Last week in world oil:
Oil prices steadied this week, with a weaker dollar supporting prices amid signs that OPEC’s output cut might hold despite some niggles. Brent crude edged above US$55/b, while WTI was at US$52/b. The focus this week is on the dollar, with Donald Trump being inaugurated as President.
Upstream & Midstream
True to their word, Saudi Arabia has slashed its output to less than 10 million barrels, the lowest level in two years as it prepares to lead OPEC’s efforts to enforce a supply cut. Under the OPEC agreement, Saudi Arabia was to cut 486 kb/d off production to 10.058 mmb/d, but has gone even further to offset inertia in other OPEC members like Iraq. Saudi Energy Minister Khalid Al-Falih has stated that he will consider renewing the supply freeze in six months when the next OPEC meeting is scheduled. Fellow OPEC member Algeria has also pledged to reduce its output by more than its quota.
Halliburton and Petrobras have announced a technology cooperation partnership that will focus on complex reservoirs. The multi-year pact is aimed at assisting Petrobras in its deepwater presalt and mature fields over the long-term. The project portfolio will have three main objectives: reducing well construction investment, long-term reservoir monitoring and increasing well productivity.
Unusually, the US oil rig count fell last week, shedding seven sites to finish at 522. Offsetting a single gain in gas rigs, the total operating rig count in the US is now 659, perhaps a sign that producers are pausing in their zeal to monitor the oil price situation and OPEC’s commitment to it.

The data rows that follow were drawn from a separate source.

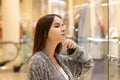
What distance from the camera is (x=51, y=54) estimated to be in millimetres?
2045

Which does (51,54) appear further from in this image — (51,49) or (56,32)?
(56,32)

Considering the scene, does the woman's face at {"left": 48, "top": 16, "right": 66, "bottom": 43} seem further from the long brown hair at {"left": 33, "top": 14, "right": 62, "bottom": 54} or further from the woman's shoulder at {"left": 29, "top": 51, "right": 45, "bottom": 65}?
the woman's shoulder at {"left": 29, "top": 51, "right": 45, "bottom": 65}

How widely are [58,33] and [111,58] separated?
131 cm

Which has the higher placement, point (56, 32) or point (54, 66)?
point (56, 32)

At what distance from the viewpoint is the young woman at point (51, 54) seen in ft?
6.31

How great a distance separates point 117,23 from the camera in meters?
3.17

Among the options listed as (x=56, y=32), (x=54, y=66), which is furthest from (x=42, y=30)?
(x=54, y=66)

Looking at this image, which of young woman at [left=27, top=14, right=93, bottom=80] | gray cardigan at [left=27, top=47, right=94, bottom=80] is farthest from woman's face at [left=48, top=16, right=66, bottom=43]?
gray cardigan at [left=27, top=47, right=94, bottom=80]

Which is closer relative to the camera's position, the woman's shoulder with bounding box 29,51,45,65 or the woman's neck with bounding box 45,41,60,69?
the woman's shoulder with bounding box 29,51,45,65

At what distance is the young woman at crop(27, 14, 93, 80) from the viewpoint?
1923 millimetres

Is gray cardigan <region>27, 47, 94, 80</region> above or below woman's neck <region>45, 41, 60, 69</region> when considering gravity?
below

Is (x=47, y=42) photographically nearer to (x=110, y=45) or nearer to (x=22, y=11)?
(x=110, y=45)

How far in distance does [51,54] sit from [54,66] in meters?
0.10

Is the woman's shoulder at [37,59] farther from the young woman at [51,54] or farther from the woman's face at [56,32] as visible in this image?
the woman's face at [56,32]
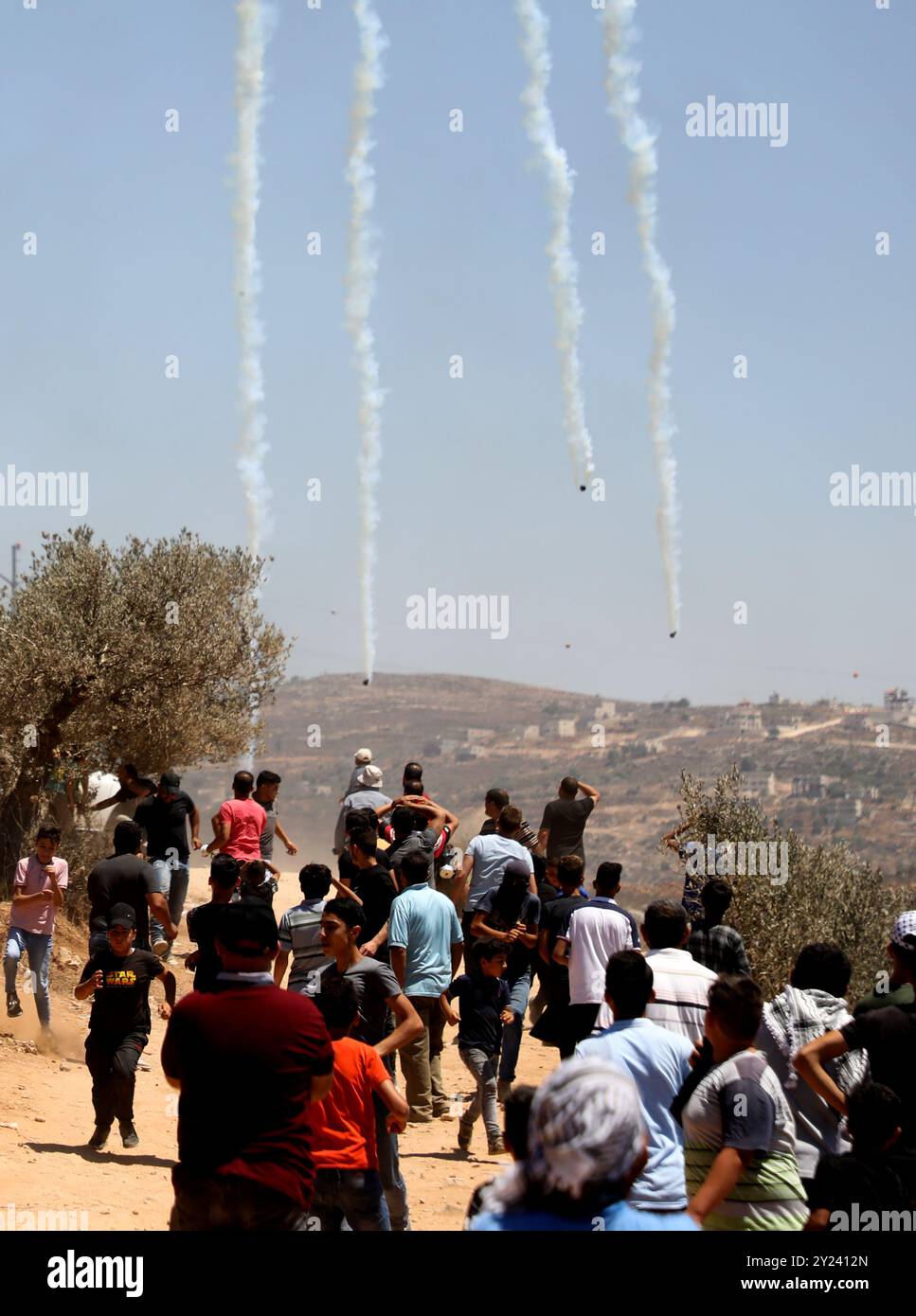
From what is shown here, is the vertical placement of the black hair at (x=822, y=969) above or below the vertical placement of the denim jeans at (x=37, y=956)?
above

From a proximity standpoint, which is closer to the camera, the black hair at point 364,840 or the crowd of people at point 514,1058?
the crowd of people at point 514,1058

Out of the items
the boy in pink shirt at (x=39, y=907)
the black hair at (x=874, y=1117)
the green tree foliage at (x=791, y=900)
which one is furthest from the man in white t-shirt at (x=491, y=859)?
the green tree foliage at (x=791, y=900)

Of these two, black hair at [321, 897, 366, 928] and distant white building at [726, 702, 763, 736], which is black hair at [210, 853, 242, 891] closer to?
black hair at [321, 897, 366, 928]

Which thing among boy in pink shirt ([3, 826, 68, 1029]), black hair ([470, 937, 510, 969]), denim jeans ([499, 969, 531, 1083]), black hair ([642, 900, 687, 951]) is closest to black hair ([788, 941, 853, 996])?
black hair ([642, 900, 687, 951])

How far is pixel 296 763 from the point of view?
4518 inches

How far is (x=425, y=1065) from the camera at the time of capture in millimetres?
11211

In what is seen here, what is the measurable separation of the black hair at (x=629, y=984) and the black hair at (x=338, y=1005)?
1.26 m

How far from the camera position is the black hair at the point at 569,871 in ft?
34.8

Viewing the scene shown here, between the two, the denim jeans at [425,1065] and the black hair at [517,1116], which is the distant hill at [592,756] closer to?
the denim jeans at [425,1065]

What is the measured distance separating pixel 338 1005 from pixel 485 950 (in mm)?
3861

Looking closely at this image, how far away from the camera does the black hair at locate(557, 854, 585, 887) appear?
10617mm

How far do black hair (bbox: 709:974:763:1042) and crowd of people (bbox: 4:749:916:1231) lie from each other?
11 millimetres

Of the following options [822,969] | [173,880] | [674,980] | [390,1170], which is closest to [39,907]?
[173,880]

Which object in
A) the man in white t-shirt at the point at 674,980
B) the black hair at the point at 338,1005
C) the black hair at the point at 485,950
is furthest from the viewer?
the black hair at the point at 485,950
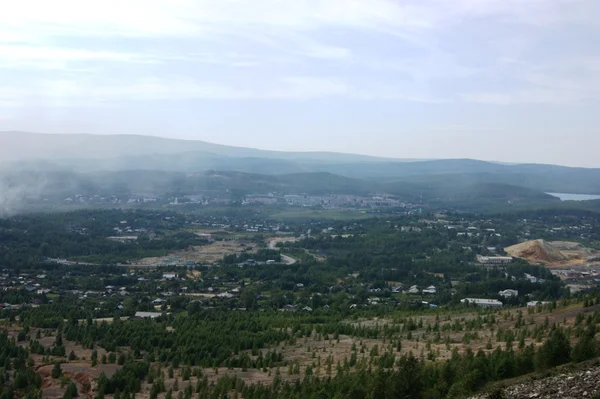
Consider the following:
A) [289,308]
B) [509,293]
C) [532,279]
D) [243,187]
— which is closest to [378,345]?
[289,308]

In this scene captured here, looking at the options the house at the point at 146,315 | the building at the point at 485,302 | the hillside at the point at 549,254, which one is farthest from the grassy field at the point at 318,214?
the house at the point at 146,315

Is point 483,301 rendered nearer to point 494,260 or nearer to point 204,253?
point 494,260

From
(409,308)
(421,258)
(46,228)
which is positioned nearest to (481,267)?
(421,258)

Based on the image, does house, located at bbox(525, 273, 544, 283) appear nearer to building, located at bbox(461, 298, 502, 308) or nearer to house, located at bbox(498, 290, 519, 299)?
house, located at bbox(498, 290, 519, 299)

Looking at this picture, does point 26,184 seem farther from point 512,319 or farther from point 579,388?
point 579,388

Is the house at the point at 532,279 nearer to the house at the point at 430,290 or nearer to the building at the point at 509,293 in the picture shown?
the building at the point at 509,293

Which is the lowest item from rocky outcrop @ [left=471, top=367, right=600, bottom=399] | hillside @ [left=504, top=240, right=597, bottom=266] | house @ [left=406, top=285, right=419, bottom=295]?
house @ [left=406, top=285, right=419, bottom=295]

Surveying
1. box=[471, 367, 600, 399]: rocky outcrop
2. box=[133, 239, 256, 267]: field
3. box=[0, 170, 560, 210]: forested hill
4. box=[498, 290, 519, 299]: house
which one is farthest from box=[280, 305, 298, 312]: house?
box=[0, 170, 560, 210]: forested hill

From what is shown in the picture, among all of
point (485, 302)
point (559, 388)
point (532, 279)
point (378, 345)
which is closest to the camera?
point (559, 388)

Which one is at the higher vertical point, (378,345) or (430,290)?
(378,345)
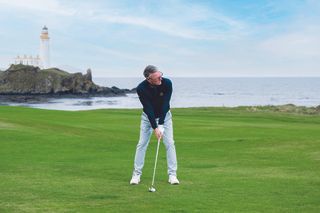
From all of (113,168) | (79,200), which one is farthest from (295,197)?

Kinder Morgan’s attempt to expand an oil pipeline in western Canada has cleared its final regulatory hurdle, with the British Columbia province giving environmental approval for part of the project’s profit. Some 37 conditions were attached to the approval of the Trans Mountain project, with Kinder Morgan agreeing to pay B.C as much as C$1 billion over 20 years in revenue sharing that will go towards environmental protection.
Russia’s Rosneft has agreed to supply up to 55 million tons of crude over a five year period to QHG Trading, a trading company linked to commodities giant Rosneft and Qatar. The deal follows the acquisition of a 19.5% stake in Rosneft by Qatar Investment Authority and Glencore last month for US$11.8 billion, with both companies now getting crude in return. Glencore, specifically, will receive an additional 220 kb/d to trade.
Natural Gas & LNG
A bitter, freezing winter is sweeping across Europe, boosting LNG demand and triggering the highest spot LNG prices in France’s southern gas hub since December 2013. The cold winter has boosted Europe’s requirements of natural gas, which has benefitted Russia’s Gazprom, recording its highest ever piped gas volumes to Western Europe on January 6, at some 615.5 million cubic metres.
Last week in Asian oil:
Upstream & Midstream
Thailand national upstream company PTTEP, part of the PTT empire, has slashed its capex spending this year. Plans for 2017 will involve investment of US$2.903 billion, more than 50% than envisioned two years ago, as its acknowledges the difficulties of securing overseas upstream assets. The primary focus going forward will be on natural gas, and the company has also slashed its production forecasts, leaving Thailand increasingly reliant on imports for its crude requirements.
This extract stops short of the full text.